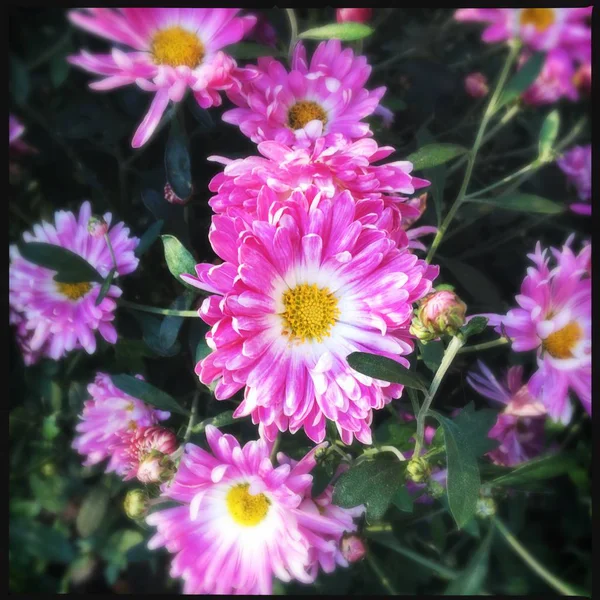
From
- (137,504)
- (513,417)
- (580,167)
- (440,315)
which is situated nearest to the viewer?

■ ■ ■ ■ ■ ■ ■

Lay out the lines of the records above as a numbered list, without blank lines, and leave the pictures out.

1. From
2. - (137,504)
3. - (513,417)
4. - (580,167)
5. - (440,315)
6. which is situated nearest to the viewer?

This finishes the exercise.